TASKS TO PERFORM —
[a] Reproduce the part of the random-seed passage from "PROGRAM clock_test" to "MPI_COMM_RANK(MPI_COMM_WORLD, rank, ierr)".
[b] Answer these questions from the random-seed passage, one per line:
(i) What is suggested for seeding the random number generator so the same sequence isn't produced on every run?
(ii) When running in parallel with MPI on a multi-core machine, what did all processors get that led to the same random seed?
(iii) What is the name of the program in the example code?

PAGE —

.....

Most discussions on random seeds acknowledge that if the program doesn’t seed it at run-time, then the seed is generated at compile time. So, the same sequence of numbers is generated every time the program is run, which is not good for random numbers. One way to overcome this is to seed the random number generator with the system clock.

However, when running in parallel with MPI on a multi-core machine, the system clock approach for us generated the same kinds of problems. While the sequences changed from run to run, all processors got the same system clock and thus the same random seed and same sequences.

So consider the following example code:

PROGRAM clock_test
   IMPLICIT NONE
   INCLUDE "mpif.h"
   INTEGER :: ierr, rank, clock, i, n, method
   INTEGER, DIMENSION(:), ALLOCATABLE :: seed
   REAL(KIND=8) :: random
   INTEGER, PARAMETER :: OLD_METHOD = 0, &
                         NEW_METHOD = 1

   CALL MPI_INIT(ierr)

   CALL MPI_COMM_RANK(MPI_COMM_WORLD, rank, ierr)

   CALL RANDOM_SEED(SIZE=n)
   ALLOCATE(seed(n))

   DO method = 0, 1
      SELECT CASE (method)

.....

PROVIDED RECORDS —
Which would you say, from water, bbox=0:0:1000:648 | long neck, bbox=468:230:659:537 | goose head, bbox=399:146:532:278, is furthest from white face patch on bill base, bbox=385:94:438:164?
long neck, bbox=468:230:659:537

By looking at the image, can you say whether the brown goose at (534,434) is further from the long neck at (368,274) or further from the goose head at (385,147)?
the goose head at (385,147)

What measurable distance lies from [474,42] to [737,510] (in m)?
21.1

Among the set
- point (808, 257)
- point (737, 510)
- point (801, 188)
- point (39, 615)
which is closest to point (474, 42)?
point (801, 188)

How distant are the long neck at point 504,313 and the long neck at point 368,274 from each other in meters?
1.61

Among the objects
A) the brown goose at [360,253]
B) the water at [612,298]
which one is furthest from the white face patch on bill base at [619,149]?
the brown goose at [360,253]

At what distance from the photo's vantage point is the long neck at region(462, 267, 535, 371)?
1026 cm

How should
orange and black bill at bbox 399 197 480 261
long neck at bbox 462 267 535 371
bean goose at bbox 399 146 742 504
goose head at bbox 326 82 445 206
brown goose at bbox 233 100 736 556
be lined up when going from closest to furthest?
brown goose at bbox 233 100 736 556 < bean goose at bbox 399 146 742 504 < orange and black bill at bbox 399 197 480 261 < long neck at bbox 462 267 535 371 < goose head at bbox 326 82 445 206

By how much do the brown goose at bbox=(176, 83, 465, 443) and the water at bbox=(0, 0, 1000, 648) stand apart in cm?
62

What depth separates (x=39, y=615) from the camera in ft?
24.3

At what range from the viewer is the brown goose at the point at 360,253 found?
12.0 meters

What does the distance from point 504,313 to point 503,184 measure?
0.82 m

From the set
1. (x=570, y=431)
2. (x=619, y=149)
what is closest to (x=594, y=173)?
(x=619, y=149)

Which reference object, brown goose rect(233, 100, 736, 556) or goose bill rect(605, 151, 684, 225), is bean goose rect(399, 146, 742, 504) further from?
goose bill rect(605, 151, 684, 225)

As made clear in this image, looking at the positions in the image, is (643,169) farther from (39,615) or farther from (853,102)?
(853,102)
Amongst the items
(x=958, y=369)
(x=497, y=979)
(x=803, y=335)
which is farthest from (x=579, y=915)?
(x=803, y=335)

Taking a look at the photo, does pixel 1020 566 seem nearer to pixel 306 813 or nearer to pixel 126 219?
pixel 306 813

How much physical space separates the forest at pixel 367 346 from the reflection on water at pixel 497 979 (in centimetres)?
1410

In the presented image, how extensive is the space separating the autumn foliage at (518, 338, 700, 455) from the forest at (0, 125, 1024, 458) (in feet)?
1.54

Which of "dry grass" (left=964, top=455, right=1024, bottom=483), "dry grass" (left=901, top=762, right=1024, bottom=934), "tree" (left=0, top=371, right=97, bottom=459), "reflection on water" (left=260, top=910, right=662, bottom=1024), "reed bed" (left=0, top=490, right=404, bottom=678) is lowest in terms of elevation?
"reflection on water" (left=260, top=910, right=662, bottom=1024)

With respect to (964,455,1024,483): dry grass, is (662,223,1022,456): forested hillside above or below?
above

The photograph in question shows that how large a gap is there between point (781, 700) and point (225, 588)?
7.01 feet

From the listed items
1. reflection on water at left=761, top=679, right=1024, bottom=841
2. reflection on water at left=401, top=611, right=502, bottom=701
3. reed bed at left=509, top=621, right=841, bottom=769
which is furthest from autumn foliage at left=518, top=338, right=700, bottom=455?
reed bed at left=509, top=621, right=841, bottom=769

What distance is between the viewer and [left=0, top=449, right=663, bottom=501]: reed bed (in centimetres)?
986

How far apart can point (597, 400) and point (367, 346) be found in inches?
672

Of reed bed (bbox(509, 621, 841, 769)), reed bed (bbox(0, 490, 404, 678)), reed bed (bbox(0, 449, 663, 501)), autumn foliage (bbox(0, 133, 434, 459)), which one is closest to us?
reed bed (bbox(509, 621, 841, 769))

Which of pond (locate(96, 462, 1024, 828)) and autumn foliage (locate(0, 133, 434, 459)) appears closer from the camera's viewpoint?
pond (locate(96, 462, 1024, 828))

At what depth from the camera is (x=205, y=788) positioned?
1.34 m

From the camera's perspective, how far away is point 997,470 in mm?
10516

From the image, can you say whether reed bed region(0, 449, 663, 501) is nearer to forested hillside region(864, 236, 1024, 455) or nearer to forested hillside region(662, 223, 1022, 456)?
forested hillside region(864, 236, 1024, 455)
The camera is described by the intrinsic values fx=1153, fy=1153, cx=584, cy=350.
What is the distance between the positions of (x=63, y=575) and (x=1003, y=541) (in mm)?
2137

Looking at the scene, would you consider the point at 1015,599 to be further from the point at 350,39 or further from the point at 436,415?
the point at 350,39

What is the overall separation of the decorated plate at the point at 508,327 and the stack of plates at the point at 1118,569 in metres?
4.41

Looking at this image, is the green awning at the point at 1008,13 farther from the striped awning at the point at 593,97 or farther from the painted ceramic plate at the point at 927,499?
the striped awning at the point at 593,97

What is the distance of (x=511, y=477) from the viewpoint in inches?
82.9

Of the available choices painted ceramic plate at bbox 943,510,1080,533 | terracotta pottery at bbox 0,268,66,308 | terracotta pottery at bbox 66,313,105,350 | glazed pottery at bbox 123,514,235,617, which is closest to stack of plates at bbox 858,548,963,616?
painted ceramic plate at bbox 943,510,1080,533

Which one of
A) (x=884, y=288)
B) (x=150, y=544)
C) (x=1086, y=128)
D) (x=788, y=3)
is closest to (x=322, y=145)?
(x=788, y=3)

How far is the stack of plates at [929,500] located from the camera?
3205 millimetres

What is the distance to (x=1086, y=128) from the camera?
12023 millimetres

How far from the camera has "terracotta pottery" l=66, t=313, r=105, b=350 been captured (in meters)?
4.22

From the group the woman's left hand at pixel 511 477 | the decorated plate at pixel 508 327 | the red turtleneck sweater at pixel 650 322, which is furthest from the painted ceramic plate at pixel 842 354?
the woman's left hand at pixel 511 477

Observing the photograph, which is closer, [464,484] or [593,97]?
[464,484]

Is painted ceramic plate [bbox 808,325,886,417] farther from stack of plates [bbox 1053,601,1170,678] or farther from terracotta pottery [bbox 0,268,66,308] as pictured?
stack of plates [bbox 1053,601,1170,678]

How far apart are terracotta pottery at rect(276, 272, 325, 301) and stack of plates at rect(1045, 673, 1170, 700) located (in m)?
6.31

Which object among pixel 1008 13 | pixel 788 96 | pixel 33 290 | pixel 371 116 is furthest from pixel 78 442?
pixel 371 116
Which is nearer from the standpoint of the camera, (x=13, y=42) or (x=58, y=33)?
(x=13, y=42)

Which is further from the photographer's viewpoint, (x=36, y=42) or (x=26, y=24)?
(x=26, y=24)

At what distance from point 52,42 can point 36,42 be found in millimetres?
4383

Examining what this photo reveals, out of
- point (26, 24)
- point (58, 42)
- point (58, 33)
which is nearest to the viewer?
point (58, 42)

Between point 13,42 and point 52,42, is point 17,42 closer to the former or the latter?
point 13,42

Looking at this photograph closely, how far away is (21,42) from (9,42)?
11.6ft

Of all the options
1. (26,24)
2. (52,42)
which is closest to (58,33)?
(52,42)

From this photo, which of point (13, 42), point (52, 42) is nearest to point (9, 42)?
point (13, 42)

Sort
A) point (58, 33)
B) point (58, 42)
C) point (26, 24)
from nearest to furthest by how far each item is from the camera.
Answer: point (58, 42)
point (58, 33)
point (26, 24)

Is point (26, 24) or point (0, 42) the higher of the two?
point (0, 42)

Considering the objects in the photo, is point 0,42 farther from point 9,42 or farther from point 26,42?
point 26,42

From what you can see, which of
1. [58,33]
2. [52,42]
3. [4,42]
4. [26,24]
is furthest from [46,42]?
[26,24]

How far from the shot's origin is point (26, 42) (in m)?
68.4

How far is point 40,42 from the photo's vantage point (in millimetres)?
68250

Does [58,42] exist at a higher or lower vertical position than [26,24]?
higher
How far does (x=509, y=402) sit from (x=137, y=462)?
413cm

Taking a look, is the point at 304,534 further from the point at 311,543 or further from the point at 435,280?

.....

EXERCISE ANSWERS —
[a]
PROGRAM clock_test
   IMPLICIT NONE
   INCLUDE "mpif.h"
   INTEGER :: ierr, rank, clock, i, n, method
   INTEGER, DIMENSION(:), ALLOCATABLE :: seed
   REAL(KIND=8) :: random
   INTEGER, PARAMETER :: OLD_METHOD = 0, &
                         NEW_METHOD = 1

   CALL MPI_INIT(ierr)

   CALL MPI_COMM_RANK(MPI_COMM_WORLD, rank, ierr)

[b]
(i) The system clock.
(ii) The same system clock.
(iii) clock_test